There used to be a day sometime around now in October labeled “Beta Reader Appreciation Day” – I’m not sure if it still exists in any form, but in any case this seemed like a good time to call out “Thanks!”
What is a beta reader, you may ask? I became familiar with the term in the world of fanfiction, and it may in fact have originated there (via the “beta testers” of the software realm), but most writers have beta readers even if they don’t call them that. “Beta” implies “second,” and some writers have alpha readers too, the highly trusted who might be reading crappy first drafts or lists of plot points, but the majority of us do polish a bit before letting someone else see what we’ve created. And then the beta readers take a look, and tell us what they think.
What are beta readers not? They aren’t cheerleaders, though they do encourage and push us onward. But this isn’t the fabled sending your novel to your mother or your best friend, and letting them tell you you’re wonderful. We’re looking for honesty and critique from beta readers, and we try to react to it graciously, self-critically, and actively. Sometimes they say things that we think are wrong – and sometimes they are! Sometimes (often) we are. But at the least it gets issues out in the open. I can’t tell you how many times over the course of four books I’ve decided a piece of criticism was inaccurate, and then had it bother me until I managed to stand back from my writing a bit and see that the beta reader had a point. Maybe I still didn’t think they’d got it quite right, but it made me think – made me realize that I could take a different approach to a scene or a character or a plot twist.
Beta readers are not part of traditional writing critique groups, though of course you may find them there. Many of my betas (shorthand there) are writers themselves, and I have beta-read for them in return. But we tend to find each other through mutual admiration of writing skill, or through mutual interests (the fandom world is great for this), and not in places where the only thing we have in common is that we’re writing novels. We are never trying to one-up each other or cut each other down, as can happen in some critique groups (not all, of course), and my betas have truly wanted me to succeed. They also make a commitment – some more than others, of course, because all our lives are busy and sometimes we have to pull away for various reasons, including personal disagreements. But they do try to not only offer honest and detailed critique, but to follow through on it – to realize that suggesting changes to a work is significant and that it’s important to stick around and see what those suggestions produce. They are usually friends, too – most of the time we talk about other things than writing! We tend to enjoy similar books and movies, except when we don’t; we often have very different jobs and hobbies and backgrounds, which can be world-expanding.
Beta readers are not professional editors, nor are they copy-editors, though they perform some of the same functions, particularly for those of us who are self-published and haven’t hired editors out of our nonexistent budgets. I’ve had betas who were fantastic at spotting typos, grammatical errors, and stylistic points (“I can’t understand that sentence – how about trying it this way?”).
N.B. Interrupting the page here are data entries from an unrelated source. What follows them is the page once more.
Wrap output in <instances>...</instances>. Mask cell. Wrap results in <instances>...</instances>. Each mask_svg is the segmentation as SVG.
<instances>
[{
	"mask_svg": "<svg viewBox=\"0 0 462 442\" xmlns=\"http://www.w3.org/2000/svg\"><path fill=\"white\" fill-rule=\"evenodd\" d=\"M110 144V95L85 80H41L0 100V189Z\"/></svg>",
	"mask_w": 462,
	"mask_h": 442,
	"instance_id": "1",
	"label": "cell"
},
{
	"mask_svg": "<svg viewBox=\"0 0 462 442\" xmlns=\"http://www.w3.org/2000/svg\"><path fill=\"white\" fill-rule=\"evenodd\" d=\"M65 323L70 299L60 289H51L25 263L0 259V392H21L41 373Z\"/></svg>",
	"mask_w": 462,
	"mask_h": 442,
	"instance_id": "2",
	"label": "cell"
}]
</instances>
I’ve had others who take a much broader view and like to discuss themes and character development, and wonder what I’m trying to convey or what a character has learned over the course of a whole book. And everything in between.
Beta readers, to my mind, are absolutely necessary to build a good book – and it is very good practice to grit your teeth and send your words out to someone who will gently tell you that you’re not saying what you think you are, and give you a chance to fix that, before you let those words loose in the world. My books would not be what they are without the help of all those people I thank at the end of each volume. So, thank you all, again.
This all comes to mind because I recently got to have one of the best experiences one can with a beta reader. Most of this critiquing has been done over email, through a discussion listserv, or in various chat rooms – all online. But once in a long while I get to sit down with one of these folks in person and just talk, as I did a few weeks ago with my most faithful beta reader, Lisa. It was so wonderful to hash out some of the problems I’ve been having with Not Time’s Fool with someone who knows the characters and plot issues, understands the moral compass of the book and the complexities of time theory, is willing to treat it all as if it’s real and present and fixable, and really wants me to get it right. We had a great talk, and I have been rewriting a bunch of scenes, and I think it’s working! So a special shout-out and sincere thanks to Lisa. ❤
Beta readers have a hard job, for which the only reward is the chance to get in on the ground floor of a written work and help to slide in some beams and girders. They need to be able to comprehend an early draft of a novel that’s fed to them a chapter at a time over a long period, and maybe go back and read revised parts again later on. They get complained to and yelled at – and hopefully apologized to later. They have to deal with a writer’s massive insecurity on a regular basis. I love being a beta reader, and I love having them around. And I couldn’t do this without them.